Enabling written findings to be issued with the cause of death only, where appropriate

  1. When a coroner delivers their 'findings' into a death - following their investigation and, in some cases, their inquiry - they are required to report on the cause of death (how someone died) and the circumstances of the death (the broader context in which the death took place, such as the events that led up to the death).

 

  1. The reporting on the circumstances of death relates to the coroner's primary public interest function, which is to prevent similar deaths from happening in future. However, in cases where there is no public interest in the circumstances of the death, the need to report on the circumstances (in addition to the cause of death) can lead to unnecessary delay and cause additional stress to whānau interacting with the coronial system.

 

  1. This amendment will enable coroners to issue written findings with the cause of death only, and not the circumstances of death, if the coroner considers there is no public interest in making findings as to the broader circumstances.

 

  1. It is intended to enable more cases to be dealt with in a more timely way, particularly with respect to deaths that prove to be of natural causes. This will mean families and whānau receive a coroner’s findings sooner, and free up coroner time to work on more complex cases.

 

 

 

  1. The Ministry expects the impact of the amendment to be minor. While a coroner will still be required to consider the public interest in the circumstances of death in all cases, a coroner won't have to prepare written findings on the circumstances if they determine there is no public interest in these. However, it is difficult to precisely determine the time and cost savings of this amendment as coroners are independent judicial officers and how they interpret the public interest will vary.

 

  1. The Ministry understands from coroners that this amendment will help most with cases where an inquiry is opened, but the results of a post-mortem subsequently indicate the person died of natural causes and there is no public interest to be served in elaborating on the circumstances in which they died.

 



[1] Duty coroners are coroners authorised to undertake a range of work and make a range of judicial decisions in the initial period (usually up to 48 hours) after a death is reported to the coroner.

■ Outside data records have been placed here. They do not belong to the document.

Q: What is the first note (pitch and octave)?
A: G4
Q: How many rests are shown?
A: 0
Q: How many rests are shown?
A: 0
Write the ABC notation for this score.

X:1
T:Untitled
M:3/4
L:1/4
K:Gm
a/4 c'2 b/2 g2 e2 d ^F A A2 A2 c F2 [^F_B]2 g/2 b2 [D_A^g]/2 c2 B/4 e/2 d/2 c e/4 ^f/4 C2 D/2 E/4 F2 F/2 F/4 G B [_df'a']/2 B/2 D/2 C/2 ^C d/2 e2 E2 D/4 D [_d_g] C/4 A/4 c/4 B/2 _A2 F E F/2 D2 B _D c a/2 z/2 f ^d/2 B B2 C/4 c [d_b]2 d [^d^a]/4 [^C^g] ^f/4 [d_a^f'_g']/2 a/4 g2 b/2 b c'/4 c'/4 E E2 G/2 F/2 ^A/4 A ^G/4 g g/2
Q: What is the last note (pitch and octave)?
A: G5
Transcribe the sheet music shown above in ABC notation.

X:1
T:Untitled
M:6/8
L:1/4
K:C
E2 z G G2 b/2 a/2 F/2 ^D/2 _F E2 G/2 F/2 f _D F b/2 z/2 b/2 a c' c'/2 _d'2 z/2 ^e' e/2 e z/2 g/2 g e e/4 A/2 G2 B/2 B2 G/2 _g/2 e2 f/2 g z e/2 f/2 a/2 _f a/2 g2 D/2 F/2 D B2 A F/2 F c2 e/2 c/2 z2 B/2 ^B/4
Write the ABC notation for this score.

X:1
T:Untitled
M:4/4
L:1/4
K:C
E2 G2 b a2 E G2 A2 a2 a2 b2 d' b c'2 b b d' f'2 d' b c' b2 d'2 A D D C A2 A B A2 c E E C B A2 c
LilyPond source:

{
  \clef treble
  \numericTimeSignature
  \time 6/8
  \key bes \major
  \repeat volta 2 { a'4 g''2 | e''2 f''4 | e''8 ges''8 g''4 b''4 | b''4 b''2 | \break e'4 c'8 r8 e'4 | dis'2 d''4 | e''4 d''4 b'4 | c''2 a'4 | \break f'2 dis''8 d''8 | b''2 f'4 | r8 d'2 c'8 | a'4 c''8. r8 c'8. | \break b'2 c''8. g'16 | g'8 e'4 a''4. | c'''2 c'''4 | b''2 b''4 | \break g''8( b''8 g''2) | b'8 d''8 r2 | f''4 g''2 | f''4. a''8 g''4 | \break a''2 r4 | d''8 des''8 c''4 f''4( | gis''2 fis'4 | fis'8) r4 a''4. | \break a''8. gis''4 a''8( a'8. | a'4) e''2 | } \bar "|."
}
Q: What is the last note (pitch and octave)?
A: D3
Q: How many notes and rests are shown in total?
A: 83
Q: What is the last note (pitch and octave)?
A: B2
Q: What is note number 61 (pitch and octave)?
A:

[2] The cause of death is how someone died (that is, the immediate and antecedent causes of death) whereas the circumstances are the broader context in which the death took place (for example, the events that led up to the death).

[3] Under section 77 of the principal Act, if a party indicates an intention to give evidence, or cross-examine witnesses, in person and makes this known to the coroner, then the coroner must hold an inquest, even if the coroner considers (having regard to statutory criteria in the principal Act) that an inquest is not needed.

[4] Currently, when a coroner is filling out the relevant certificate, a coroner will generally record other additional information if known, such as the antecedent cause(s) of death, underlying condition(s), and other significant conditions contributing to death.

[5] Budget 2022 has provided funding for this new role

[6] Duty coroners are coroners who are authorised by the Chief Coroner to exercise or perform any function, duty or power that would ordinarily be performed or exercised by a responsible coroner, but “in the circumstances, is more appropriately performed or exercised by a coroner who is immediately available” (refer to section 16(3) of the Coroners Act 2006). In practice, coroners are rostered on to provide 24/7 coverage as ‘duty coroners’ to make a range of judicial decisions in the initial period (usually up to 48 hours) after a death is reported to the coroner.